BEGIN Data to examine

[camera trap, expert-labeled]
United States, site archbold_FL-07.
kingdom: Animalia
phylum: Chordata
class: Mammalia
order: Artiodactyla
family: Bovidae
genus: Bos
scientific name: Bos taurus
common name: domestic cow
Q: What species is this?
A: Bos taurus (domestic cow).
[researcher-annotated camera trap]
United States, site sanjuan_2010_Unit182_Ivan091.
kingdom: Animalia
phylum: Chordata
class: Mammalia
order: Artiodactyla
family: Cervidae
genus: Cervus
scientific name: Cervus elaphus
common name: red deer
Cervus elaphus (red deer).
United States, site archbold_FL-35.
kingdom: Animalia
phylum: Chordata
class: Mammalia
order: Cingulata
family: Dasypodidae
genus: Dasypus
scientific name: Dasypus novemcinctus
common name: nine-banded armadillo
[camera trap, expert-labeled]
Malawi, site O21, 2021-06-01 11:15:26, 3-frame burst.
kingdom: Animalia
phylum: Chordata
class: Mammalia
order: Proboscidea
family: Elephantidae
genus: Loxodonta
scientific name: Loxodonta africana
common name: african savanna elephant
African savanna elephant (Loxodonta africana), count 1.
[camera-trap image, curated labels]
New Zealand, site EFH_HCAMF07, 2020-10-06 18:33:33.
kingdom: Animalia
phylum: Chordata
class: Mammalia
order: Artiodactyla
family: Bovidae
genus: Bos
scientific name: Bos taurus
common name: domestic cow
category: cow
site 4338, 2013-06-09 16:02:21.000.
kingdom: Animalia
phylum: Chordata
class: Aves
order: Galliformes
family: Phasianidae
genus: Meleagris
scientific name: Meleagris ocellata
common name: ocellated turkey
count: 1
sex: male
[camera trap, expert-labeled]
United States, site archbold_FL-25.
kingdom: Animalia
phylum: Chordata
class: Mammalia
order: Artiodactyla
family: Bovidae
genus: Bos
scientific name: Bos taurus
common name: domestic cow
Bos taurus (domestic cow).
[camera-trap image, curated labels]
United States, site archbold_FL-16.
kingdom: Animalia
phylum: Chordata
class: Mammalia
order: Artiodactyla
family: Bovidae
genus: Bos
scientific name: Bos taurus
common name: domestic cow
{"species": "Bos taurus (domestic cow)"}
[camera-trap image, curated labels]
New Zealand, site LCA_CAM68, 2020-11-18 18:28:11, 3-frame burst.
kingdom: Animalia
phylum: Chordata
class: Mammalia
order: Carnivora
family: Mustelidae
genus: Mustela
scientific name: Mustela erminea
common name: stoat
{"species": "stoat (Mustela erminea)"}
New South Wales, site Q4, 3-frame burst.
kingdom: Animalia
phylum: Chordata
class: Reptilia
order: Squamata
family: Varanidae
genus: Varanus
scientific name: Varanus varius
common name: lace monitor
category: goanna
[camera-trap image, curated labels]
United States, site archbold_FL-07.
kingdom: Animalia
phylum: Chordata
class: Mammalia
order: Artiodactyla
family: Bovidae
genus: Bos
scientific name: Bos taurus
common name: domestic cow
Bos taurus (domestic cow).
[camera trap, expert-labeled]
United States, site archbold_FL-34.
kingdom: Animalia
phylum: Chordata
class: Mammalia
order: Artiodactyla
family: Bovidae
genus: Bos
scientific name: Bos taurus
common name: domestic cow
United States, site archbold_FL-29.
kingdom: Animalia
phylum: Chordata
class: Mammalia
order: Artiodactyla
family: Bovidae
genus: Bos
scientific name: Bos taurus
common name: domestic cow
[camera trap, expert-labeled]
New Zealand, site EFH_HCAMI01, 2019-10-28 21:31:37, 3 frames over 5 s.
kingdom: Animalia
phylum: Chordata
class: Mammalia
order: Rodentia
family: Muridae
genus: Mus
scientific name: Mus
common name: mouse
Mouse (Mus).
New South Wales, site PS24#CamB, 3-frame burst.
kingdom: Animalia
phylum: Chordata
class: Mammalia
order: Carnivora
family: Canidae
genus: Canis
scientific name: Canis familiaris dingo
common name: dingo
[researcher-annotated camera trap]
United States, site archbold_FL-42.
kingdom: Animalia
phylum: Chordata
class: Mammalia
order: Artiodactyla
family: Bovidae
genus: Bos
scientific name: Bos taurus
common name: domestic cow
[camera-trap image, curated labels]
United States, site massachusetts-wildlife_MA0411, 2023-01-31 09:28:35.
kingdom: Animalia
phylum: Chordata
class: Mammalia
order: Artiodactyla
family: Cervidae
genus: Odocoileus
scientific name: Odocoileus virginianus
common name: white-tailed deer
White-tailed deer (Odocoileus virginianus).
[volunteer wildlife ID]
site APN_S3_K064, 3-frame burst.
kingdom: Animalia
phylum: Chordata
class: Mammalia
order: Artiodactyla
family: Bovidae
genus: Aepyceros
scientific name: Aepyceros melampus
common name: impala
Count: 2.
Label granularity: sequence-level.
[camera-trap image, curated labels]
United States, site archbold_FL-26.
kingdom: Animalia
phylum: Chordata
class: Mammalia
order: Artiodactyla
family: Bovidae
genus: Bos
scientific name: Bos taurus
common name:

END Data to examine

— What the task asks —
Output all entries again exactly; no line may be altered.

— Solution for this problem —
[camera trap, expert-labeled]
United States, site archbold_FL-07.
kingdom: Animalia
phylum: Chordata
class: Mammalia
order: Artiodactyla
family: Bovidae
genus: Bos
scientific name: Bos taurus
common name: domestic cow
Q: What species is this?
A: Bos taurus (domestic cow).
[researcher-annotated camera trap]
United States, site sanjuan_2010_Unit182_Ivan091.
kingdom: Animalia
phylum: Chordata
class: Mammalia
order: Artiodactyla
family: Cervidae
genus: Cervus
scientific name: Cervus elaphus
common name: red deer
Cervus elaphus (red deer).
United States, site archbold_FL-35.
kingdom: Animalia
phylum: Chordata
class: Mammalia
order: Cingulata
family: Dasypodidae
genus: Dasypus
scientific name: Dasypus novemcinctus
common name: nine-banded armadillo
[camera trap, expert-labeled]
Malawi, site O21, 2021-06-01 11:15:26, 3-frame burst.
kingdom: Animalia
phylum: Chordata
class: Mammalia
order: Proboscidea
family: Elephantidae
genus: Loxodonta
scientific name: Loxodonta africana
common name: african savanna elephant
African savanna elephant (Loxodonta africana), count 1.
[camera-trap image, curated labels]
New Zealand, site EFH_HCAMF07, 2020-10-06 18:33:33.
kingdom: Animalia
phylum: Chordata
class: Mammalia
order: Artiodactyla
family: Bovidae
genus: Bos
scientific name: Bos taurus
common name: domestic cow
category: cow
site 4338, 2013-06-09 16:02:21.000.
kingdom: Animalia
phylum: Chordata
class: Aves
order: Galliformes
family: Phasianidae
genus: Meleagris
scientific name: Meleagris ocellata
common name: ocellated turkey
count: 1
sex: male
[camera trap, expert-labeled]
United States, site archbold_FL-25.
kingdom: Animalia
phylum: Chordata
class: Mammalia
order: Artiodactyla
family: Bovidae
genus: Bos
scientific name: Bos taurus
common name: domestic cow
Bos taurus (domestic cow).
[camera-trap image, curated labels]
United States, site archbold_FL-16.
kingdom: Animalia
phylum: Chordata
class: Mammalia
order: Artiodactyla
family: Bovidae
genus: Bos
scientific name: Bos taurus
common name: domestic cow
{"species": "Bos taurus (domestic cow)"}
[camera-trap image, curated labels]
New Zealand, site LCA_CAM68, 2020-11-18 18:28:11, 3-frame burst.
kingdom: Animalia
phylum: Chordata
class: Mammalia
order: Carnivora
family: Mustelidae
genus: Mustela
scientific name: Mustela erminea
common name: stoat
{"species": "stoat (Mustela erminea)"}
New South Wales, site Q4, 3-frame burst.
kingdom: Animalia
phylum: Chordata
class: Reptilia
order: Squamata
family: Varanidae
genus: Varanus
scientific name: Varanus varius
common name: lace monitor
category: goanna
[camera-trap image, curated labels]
United States, site archbold_FL-07.
kingdom: Animalia
phylum: Chordata
class: Mammalia
order: Artiodactyla
family: Bovidae
genus: Bos
scientific name: Bos taurus
common name: domestic cow
Bos taurus (domestic cow).
[camera trap, expert-labeled]
United States, site archbold_FL-34.
kingdom: Animalia
phylum: Chordata
class: Mammalia
order: Artiodactyla
family: Bovidae
genus: Bos
scientific name: Bos taurus
common name: domestic cow
United States, site archbold_FL-29.
kingdom: Animalia
phylum: Chordata
class: Mammalia
order: Artiodactyla
family: Bovidae
genus: Bos
scientific name: Bos taurus
common name: domestic cow
[camera trap, expert-labeled]
New Zealand, site EFH_HCAMI01, 2019-10-28 21:31:37, 3 frames over 5 s.
kingdom: Animalia
phylum: Chordata
class: Mammalia
order: Rodentia
family: Muridae
genus: Mus
scientific name: Mus
common name: mouse
Mouse (Mus).
New South Wales, site PS24#CamB, 3-frame burst.
kingdom: Animalia
phylum: Chordata
class: Mammalia
order: Carnivora
family: Canidae
genus: Canis
scientific name: Canis familiaris dingo
common name: dingo
[researcher-annotated camera trap]
United States, site archbold_FL-42.
kingdom: Animalia
phylum: Chordata
class: Mammalia
order: Artiodactyla
family: Bovidae
genus: Bos
scientific name: Bos taurus
common name: domestic cow
[camera-trap image, curated labels]
United States, site massachusetts-wildlife_MA0411, 2023-01-31 09:28:35.
kingdom: Animalia
phylum: Chordata
class: Mammalia
order: Artiodactyla
family: Cervidae
genus: Odocoileus
scientific name: Odocoileus virginianus
common name: white-tailed deer
White-tailed deer (Odocoileus virginianus).
[volunteer wildlife ID]
site APN_S3_K064, 3-frame burst.
kingdom: Animalia
phylum: Chordata
class: Mammalia
order: Artiodactyla
family: Bovidae
genus: Aepyceros
scientific name: Aepyceros melampus
common name: impala
Count: 2.
Label granularity: sequence-level.
[camera-trap image, curated labels]
United States, site archbold_FL-26.
kingdom: Animalia
phylum: Chordata
class: Mammalia
order: Artiodactyla
family: Bovidae
genus: Bos
scientific name: Bos taurus
common name:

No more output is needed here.